上記の広告は1ヶ月以上更新のないブログに表示されています。
新しい記事を書く事で広告が消せます。

伊蔵の『お伊勢参り』/その15・『大喜』さんにて(後編)

n186200ps2.jpg
さて『大喜』さんの後編です。ひとりで食事をしてなかなか落ち着かなかった伊蔵は同じカウンター席に座っていたある男性客に話し掛けられた。仮に『Sさん』としておこう。食事とビールのみでは間が持たなかった伊蔵にとって旅先でのこの出会いはとても嬉しかった。

『ええ今日はたまたまひとりで伊勢に来たんですよ』

伊蔵はSさんにそう応えた。しばらく一緒に食事をしながらお酒を飲んでいると意外にもSさんも名古屋方面からみえた旅人だという事が分かり話も盛り上がった。また泊まっているホテルも伊蔵の利用ホテルのすぐ近くだという。彼は伊勢が好きでよくこの地を訪れているようで『大喜』さんにもたびたび足を運んでいるとの事。これは伊蔵はいいお客さんと知り合えたと思わずにはいられなかった。

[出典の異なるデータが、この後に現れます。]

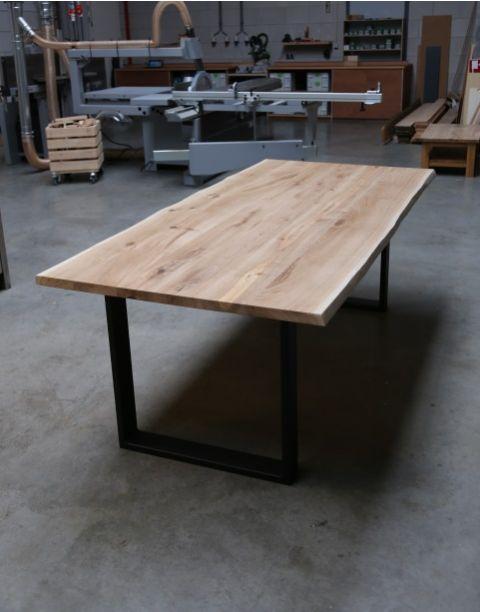 Eiken tafel met stalen onderstel platte koker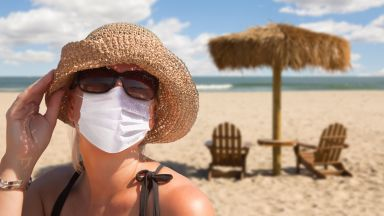 1/3 от българите планират лятна почивка, 53% не ги страх от Covid-19 на плажа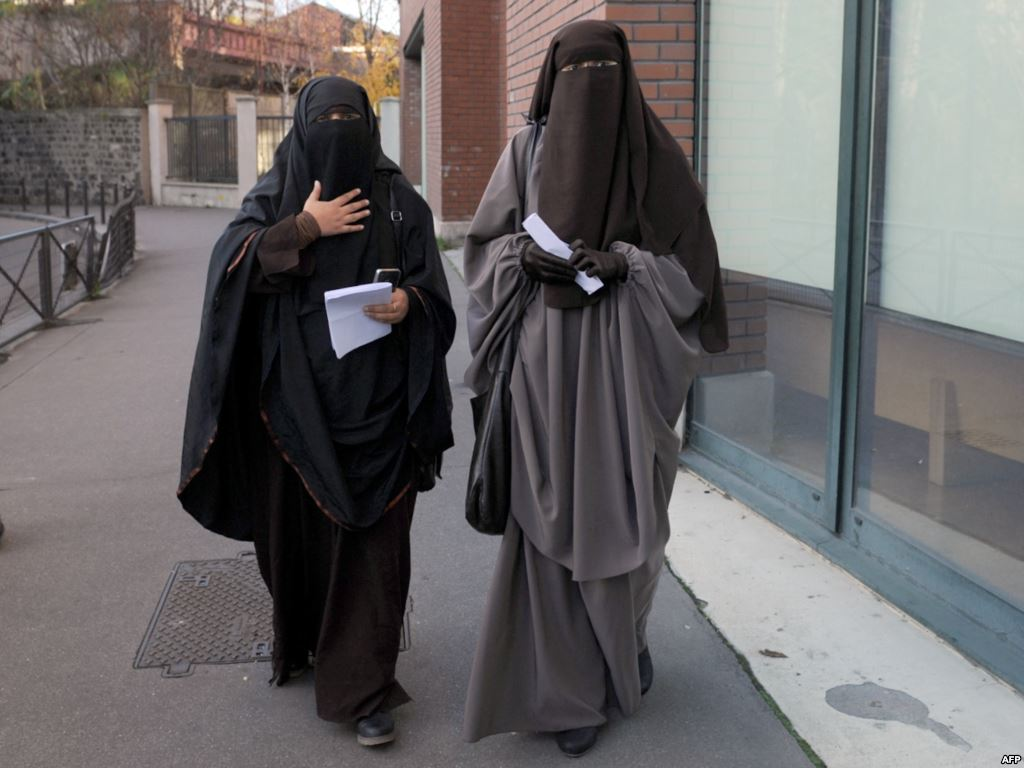 بلدة بلغارية تحظر ارتداء النقاب في الأماكن العامة
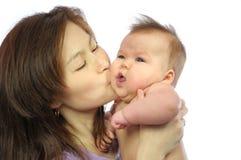 Madre que besa al bebé recién nacido Foto de archivo libre de regalías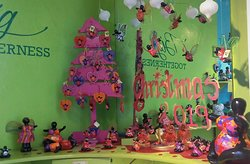 Chichi Shop Punda with Christmas theme for 2019   www.chichi-curacao.com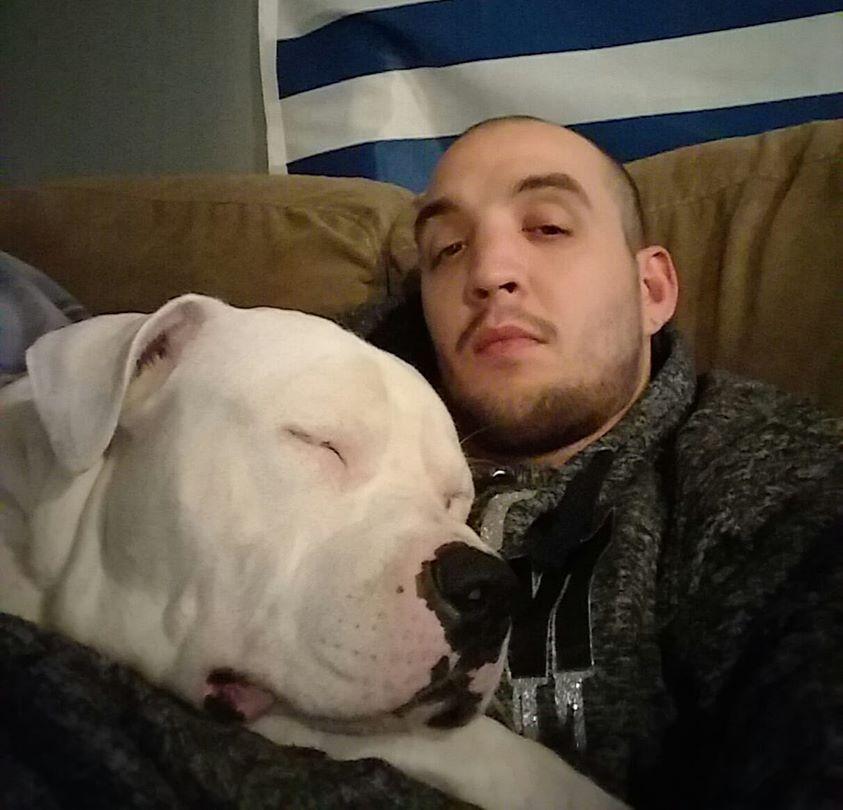 Ein Mann stellte sein Auto zum Verkauf, um sich eine Operation für seinen Hund leisten zu können, nachdem dieser mit einer Darmverstopfung diagnostiziert wurde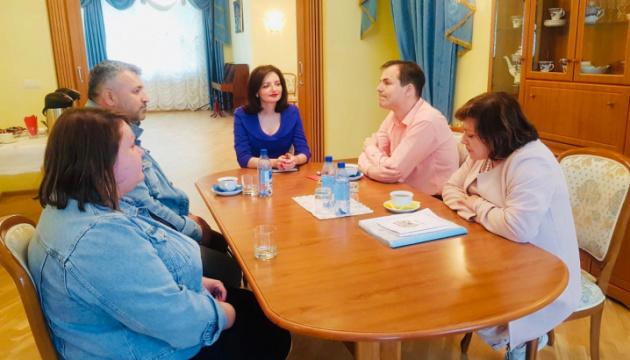 Посол України зустрілася з активістами Асоціації українських організацій Естонії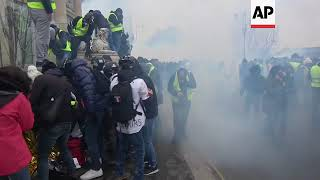 Yellow vest activists blame police for Paris clashes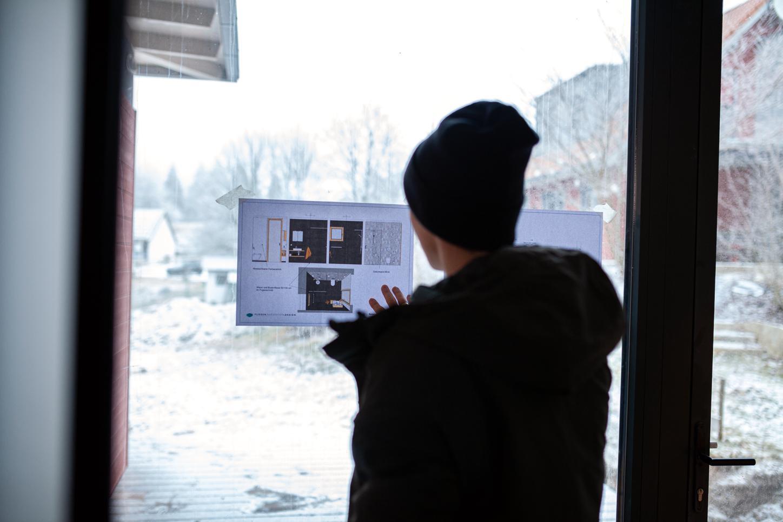Das Bild zeigt Eric Frenzel mit der Planung.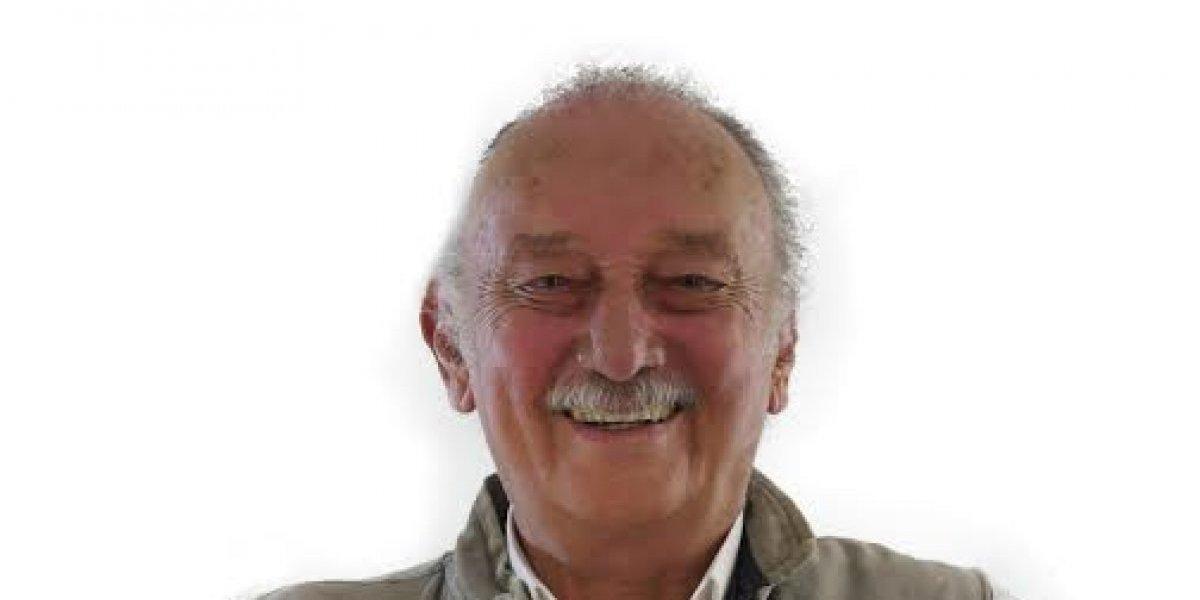 Fidelio Despradel felicita a Wilson Roa por triunfo en el Colegio Médico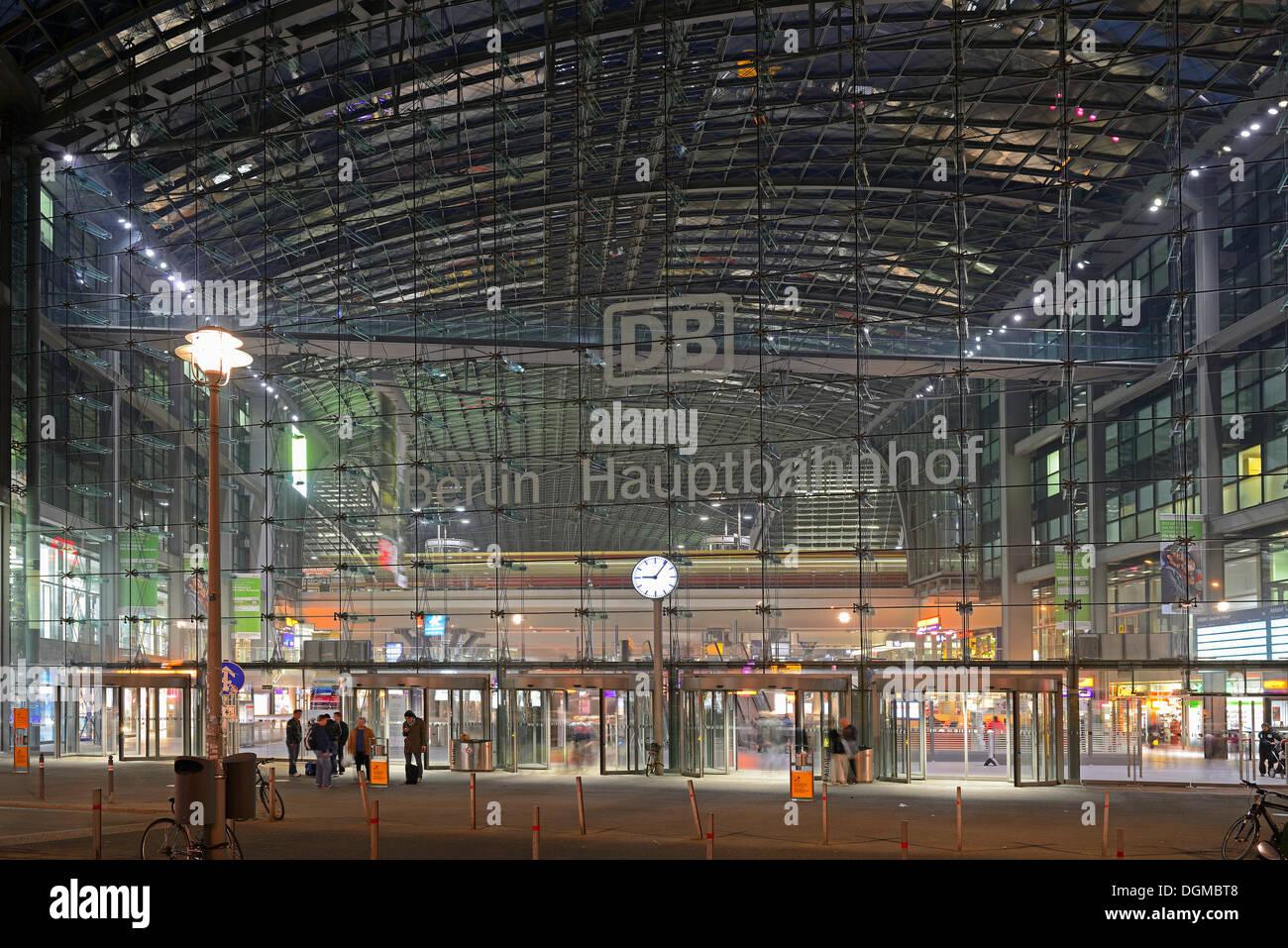 Front main entrance to Berlin Central Railway Station, Lehrter Bahnhof, in the evening, Berlin, Berlin, Berlin, Stock Photo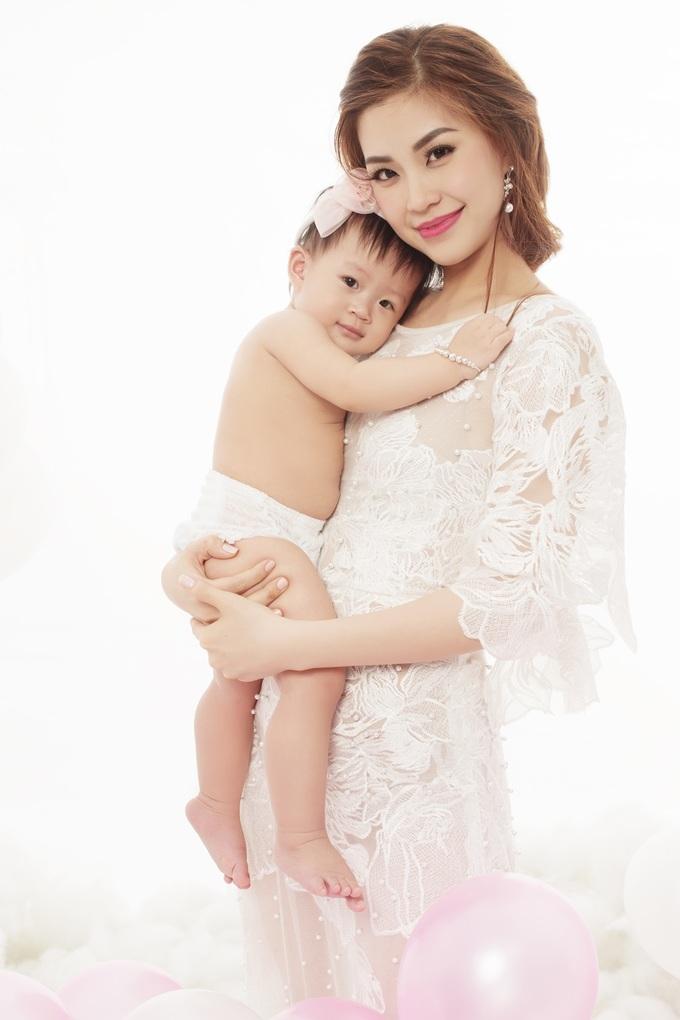 <p> Bé Julia nhà Á hậu Diễm Trang vừa tròn 1 tuổi. Cô tranh thủ chụp một bộ ảnh chỉ có hai mẹ con để làm kỷ niệm.</p>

伊蔵はエビスから焼酎に切り変えた。麦焼酎であったが熟成ものらしくその色はほんのり黄色に色付いていた。Sさんにもこの焼酎は美味しいよと薦められた。いつも通りロックで頂く。微かに酔いも回って来て来店した時の緊張感も少しづつ解れて来ていた。食事の方も目の前の板前さんが握る寿司がとても気になりSさんの薦めもあっていくつか食べてみる事にした。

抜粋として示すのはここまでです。